O PIS/PASEP abrange uma ampla gama de trabalhadores, desde operários de fábricas até funcionários de escritórios, desde que atendam aos critérios de elegibilidade. Empregados de empresas privadas formam o maior grupo, mas servidores públicos de órgãos municipais, estaduais e federais também estão incluídos, desde que tenham recebido até dois salários mínimos mensais em 2023.

Nas regiões mais pobres, como o Nordeste, o abono tem um impacto ainda mais significativo, ajudando a reduzir desigualdades regionais. Já em áreas urbanas, como São Paulo e Rio de Janeiro, o dinheiro extra muitas vezes é direcionado para despesas imediatas, como transporte e alimentação. Independentemente do perfil, o programa beneficia quem mais precisa, priorizando trabalhadores de baixa renda.

A unificação do calendário por mês de nascimento, aprovada pelo Conselho Deliberativo do Fundo de Amparo ao Trabalhador (Codefat), simplificou o acesso. Antes, o PASEP seguia o número final da inscrição, o que gerava confusão. Agora, todos os beneficiários acompanham as mesmas datas, facilitando a organização pessoal e a comunicação oficial.

Monitoramento e ajustes no programa

O Ministério do Trabalho acompanha de perto a execução do PIS/PASEP, ajustando o programa conforme necessário. Em 2023, a cobertura atingiu 99% dos elegíveis, um recorde que reflete a eficiência na distribuição. Para 2025, a meta é manter esse índice, com foco em alcançar os 1% que deixaram de sacar no passado, muitas vezes por desconhecimento ou dificuldades de acesso.
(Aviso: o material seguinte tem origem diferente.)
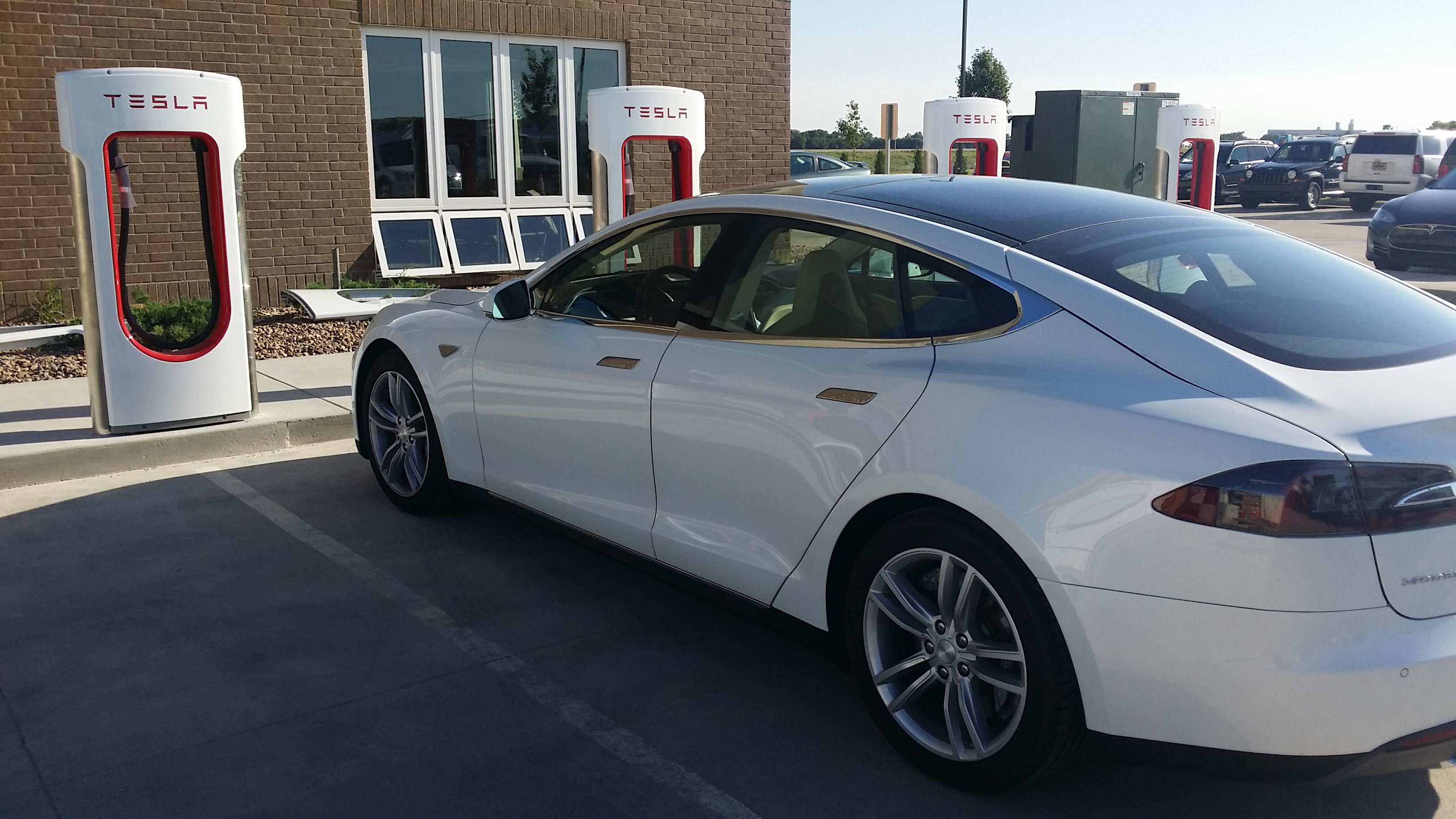 More Tesla Service Centers To Open Auto Electrical Wiring Diagram Unitrol Tm4 Installs Charging Stations In Salina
Mudanças no salário mínimo ou nas regras de elegibilidade podem alterar os valores e o número de beneficiários nos próximos anos. Em 2026, por exemplo, estão previstas novas diretrizes, mas por enquanto o foco está na execução do calendário atual. Dados preliminares indicam que os pagamentos de abril, para nascidos em março e abril, devem atingir cerca de 6 milhões de pessoas, o maior lote até o momento.
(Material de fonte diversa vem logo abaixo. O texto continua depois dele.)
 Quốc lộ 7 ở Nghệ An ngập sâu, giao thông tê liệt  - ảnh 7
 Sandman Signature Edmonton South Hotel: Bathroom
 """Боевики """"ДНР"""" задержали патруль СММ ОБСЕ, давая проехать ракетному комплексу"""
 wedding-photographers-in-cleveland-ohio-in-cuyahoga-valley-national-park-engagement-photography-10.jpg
A transparência nas informações é outro ponto forte. Desde fevereiro, os trabalhadores têm acesso a detalhes sobre valores e datas por canais digitais, reduzindo a dependência de atendimentos presenciais. Esse avanço tecnológico tem sido essencial para agilizar o processo e garantir que o dinheiro chegue às mãos certas no prazo estipulado.